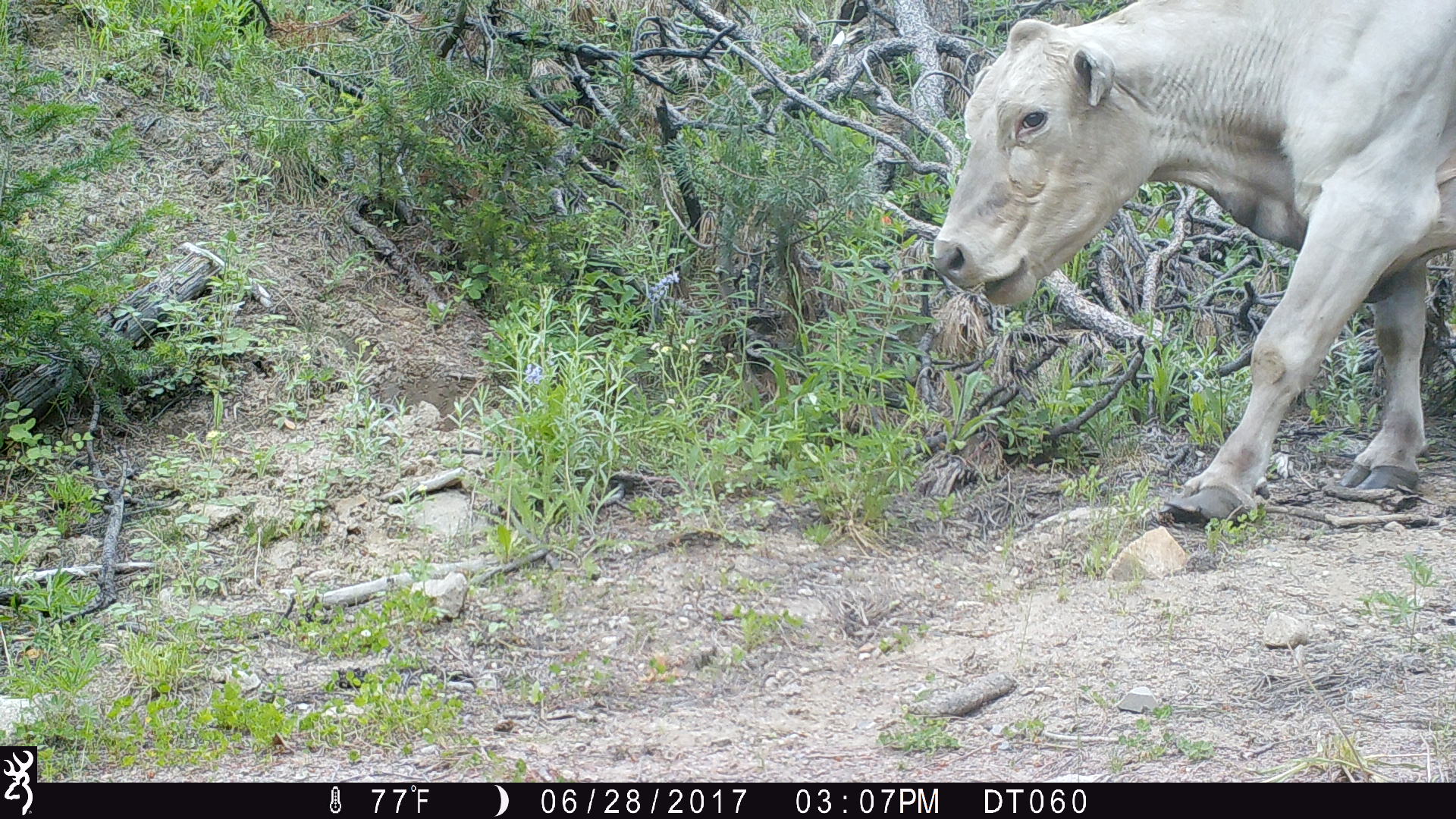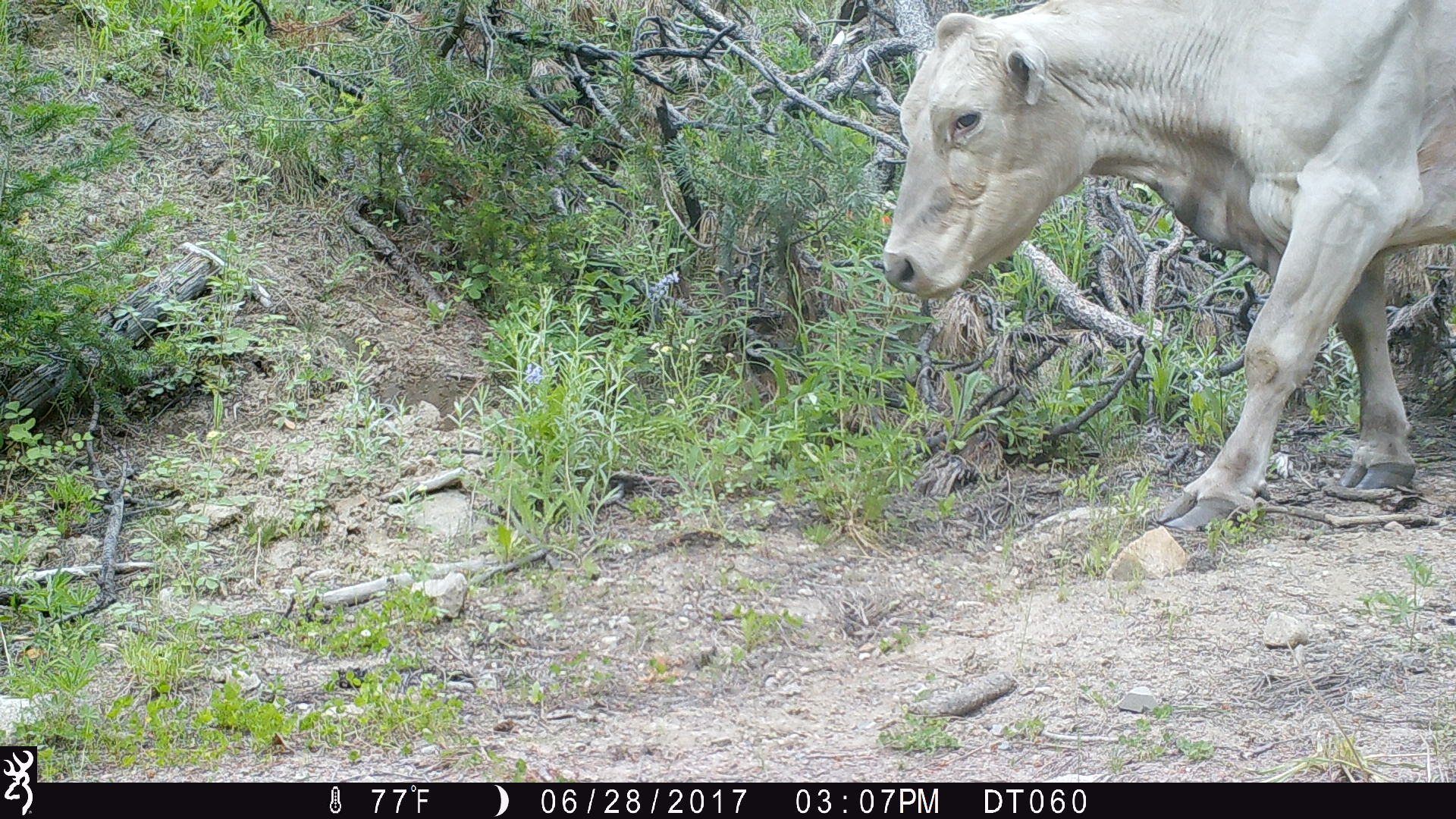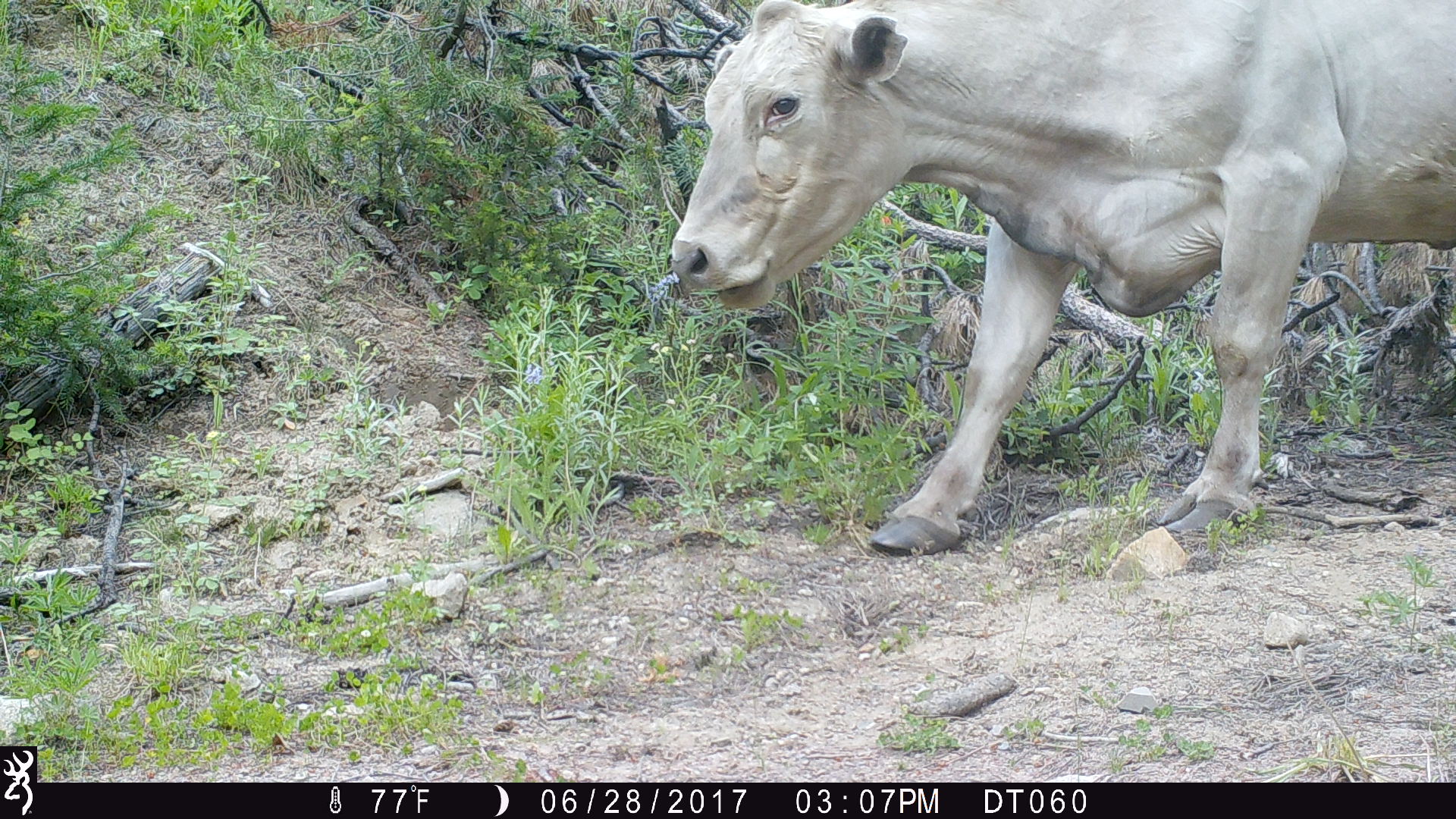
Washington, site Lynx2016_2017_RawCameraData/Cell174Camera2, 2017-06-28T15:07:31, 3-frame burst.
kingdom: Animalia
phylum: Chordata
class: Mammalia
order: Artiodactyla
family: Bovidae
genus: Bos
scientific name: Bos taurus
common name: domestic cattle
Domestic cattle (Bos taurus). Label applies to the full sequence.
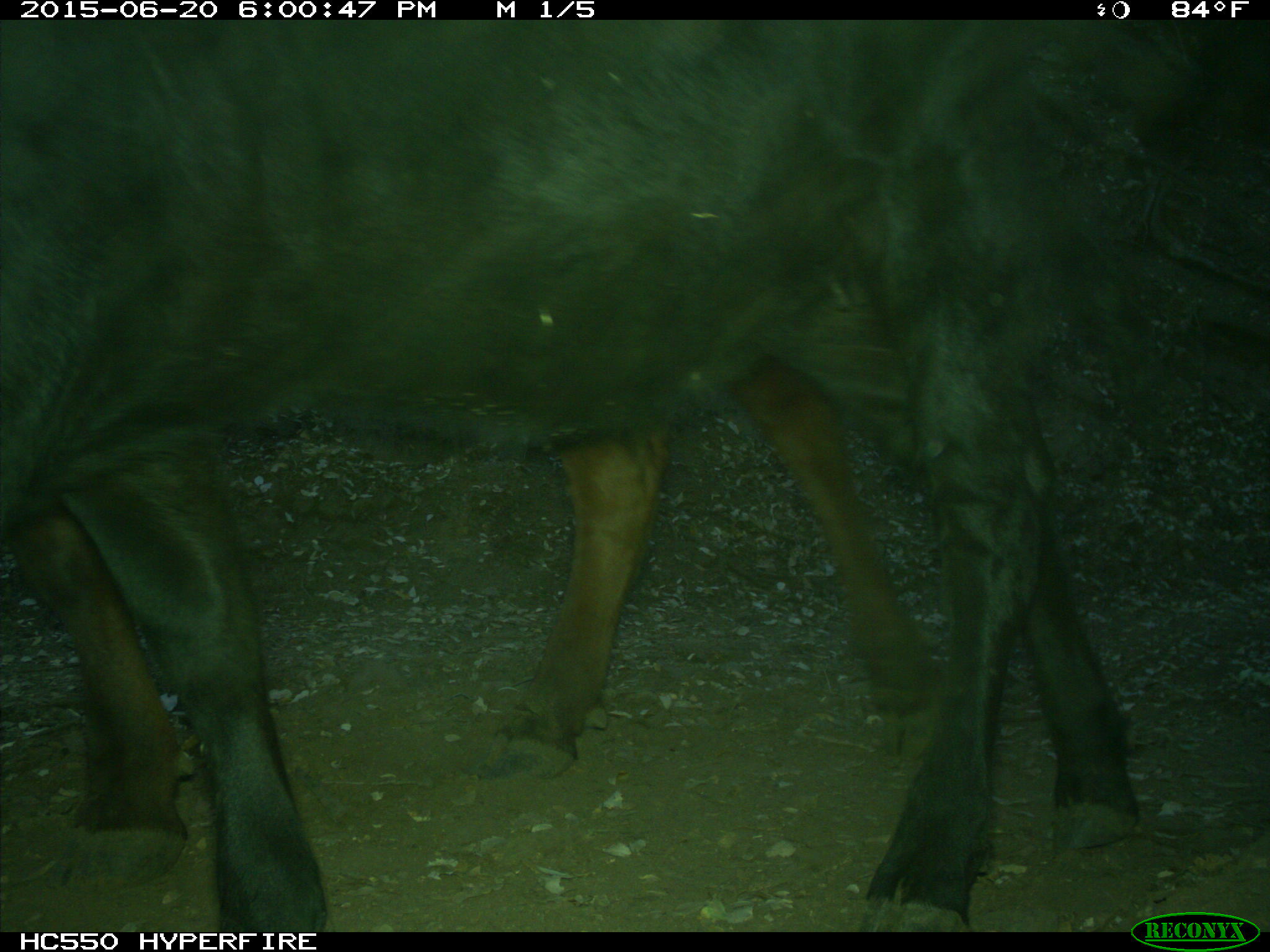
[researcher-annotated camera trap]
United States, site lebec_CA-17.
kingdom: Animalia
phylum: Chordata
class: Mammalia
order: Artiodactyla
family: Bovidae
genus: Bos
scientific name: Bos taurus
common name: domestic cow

--

*Task details*
Each line above should be returned exactly as it stands, minus any pictures.

*Final answer*
Washington, site Lynx2016_2017_RawCameraData/Cell174Camera2, 2017-06-28T15:07:31, 3-frame burst.
kingdom: Animalia
phylum: Chordata
class: Mammalia
order: Artiodactyla
family: Bovidae
genus: Bos
scientific name: Bos taurus
common name: domestic cattle
Domestic cattle (Bos taurus). Label applies to the full sequence.
[researcher-annotated camera trap]
United States, site lebec_CA-17.
kingdom: Animalia
phylum: Chordata
class: Mammalia
order: Artiodactyla
family: Bovidae
genus: Bos
scientific name: Bos taurus
common name: domestic cow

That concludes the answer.